§ Selected passage:
-- Opening Marker --

The famous English poet John Donne once penned this short and profound poem:

No man is an island,
Entire of itself.
Each is a piece of the continent,
A part of the main.
If a clod be washed away by the sea,
Europe is the less.
As well as if a promontory were.
As well as if a manner of thine own
Or of thine friend's were.
Each man's death diminishes me,
For I am involved in mankind.
Therefore, send not to know
For whom the bell tolls,
It tolls for thee.

Physicists call it Chaos Theory, Economists and Mathematicians call it Game Theory, Computer Scientists call it Cybernetics, Psychologists call it Family Systems. Call it what you will, the fact remains, we are all of us in this thing called Life together, human beings, animals, the flora. It is a causal chain, a web of interaction and influence, that creates the ebb and flow of existence, and if we humans continue to assume that being at the top of this causal chain somehow exempts us from our spiritual, ethical, and moral responsibilities to everything else on the planet, we will have finally forfeited the deep and awesome responsibility God gave us to exercise dominion over his Creation.

In the Christian tradition we pay much heed to the idea that we are all a part of the mystical Body of Christ, and as one member of the body suffers, so all the members are harried. I extend this logically out to also mean that any suffering in the world on any level has an effect on me, no matter how small, and I take the mystical body of Christ to include all of creation since "even the stones would cry out" if we were to fall silent.

-- Closing Marker --

§ Data extracts:
-- Opening Marker --

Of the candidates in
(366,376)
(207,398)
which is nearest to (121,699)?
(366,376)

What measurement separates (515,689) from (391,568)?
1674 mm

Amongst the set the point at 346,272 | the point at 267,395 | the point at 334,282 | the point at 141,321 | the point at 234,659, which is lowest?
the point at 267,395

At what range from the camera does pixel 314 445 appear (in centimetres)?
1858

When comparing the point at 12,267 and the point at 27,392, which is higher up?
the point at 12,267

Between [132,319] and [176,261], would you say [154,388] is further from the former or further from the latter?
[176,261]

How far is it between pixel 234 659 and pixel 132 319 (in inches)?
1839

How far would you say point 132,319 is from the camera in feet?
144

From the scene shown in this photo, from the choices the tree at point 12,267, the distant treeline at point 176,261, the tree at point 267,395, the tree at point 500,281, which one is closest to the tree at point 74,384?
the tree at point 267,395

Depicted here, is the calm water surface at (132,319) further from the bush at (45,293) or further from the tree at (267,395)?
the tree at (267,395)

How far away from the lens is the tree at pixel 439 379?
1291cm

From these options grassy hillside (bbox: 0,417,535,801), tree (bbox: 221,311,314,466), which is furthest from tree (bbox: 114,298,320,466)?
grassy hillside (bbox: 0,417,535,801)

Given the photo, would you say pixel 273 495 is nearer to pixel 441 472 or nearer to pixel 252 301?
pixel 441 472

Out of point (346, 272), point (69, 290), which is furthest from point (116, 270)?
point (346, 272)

-- Closing Marker --
-- Opening Marker --

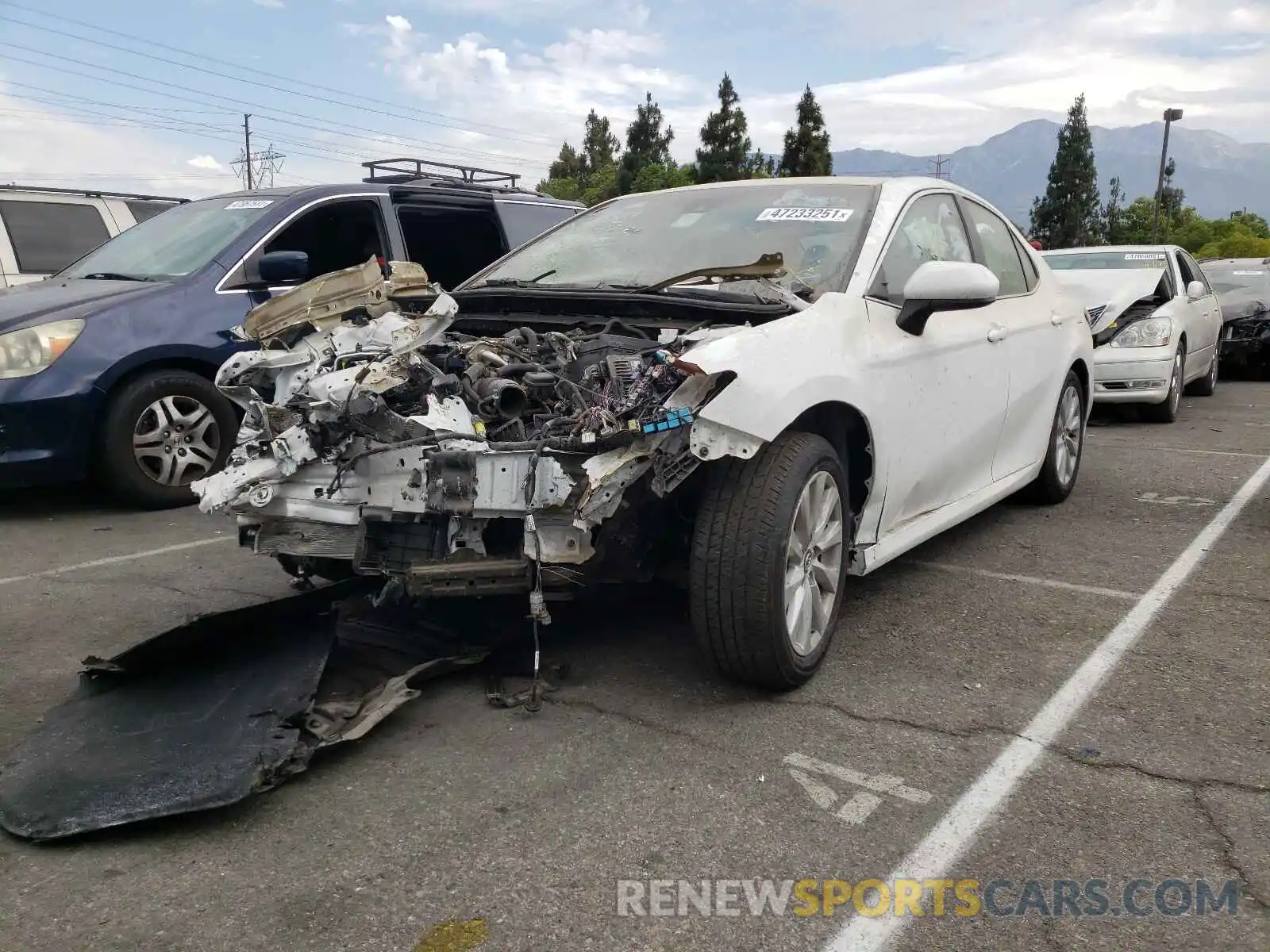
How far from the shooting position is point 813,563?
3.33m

-- Closing Marker --
-- Opening Marker --

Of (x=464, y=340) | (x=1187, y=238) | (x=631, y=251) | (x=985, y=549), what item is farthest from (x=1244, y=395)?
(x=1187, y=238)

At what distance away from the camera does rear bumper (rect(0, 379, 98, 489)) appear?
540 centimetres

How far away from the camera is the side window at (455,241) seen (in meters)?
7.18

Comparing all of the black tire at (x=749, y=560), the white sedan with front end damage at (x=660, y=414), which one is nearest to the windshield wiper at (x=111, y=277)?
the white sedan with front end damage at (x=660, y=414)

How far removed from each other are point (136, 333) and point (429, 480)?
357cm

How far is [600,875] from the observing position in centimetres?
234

-- Closing Marker --

§ Your instructions: Reproduce the whole text on Donne's "No man is an island" and human interconnection, word for word. The entries have nothing to do with the text.

§ Exercise response:
The famous English poet John Donne once penned this short and profound poem:

No man is an island,
Entire of itself.
Each is a piece of the continent,
A part of the main.
If a clod be washed away by the sea,
Europe is the less.
As well as if a promontory were.
As well as if a manner of thine own
Or of thine friend's were.
Each man's death diminishes me,
For I am involved in mankind.
Therefore, send not to know
For whom the bell tolls,
It tolls for thee.

Physicists call it Chaos Theory, Economists and Mathematicians call it Game Theory, Computer Scientists call it Cybernetics, Psychologists call it Family Systems. Call it what you will, the fact remains, we are all of us in this thing called Life together, human beings, animals, the flora. It is a causal chain, a web of interaction and influence, that creates the ebb and flow of existence, and if we humans continue to assume that being at the top of this causal chain somehow exempts us from our spiritual, ethical, and moral responsibilities to everything else on the planet, we will have finally forfeited the deep and awesome responsibility God gave us to exercise dominion over his Creation.

In the Christian tradition we pay much heed to the idea that we are all a part of the mystical Body of Christ, and as one member of the body suffers, so all the members are harried. I extend this logically out to also mean that any suffering in the world on any level has an effect on me, no matter how small, and I take the mystical body of Christ to include all of creation since "even the stones would cry out" if we were to fall silent.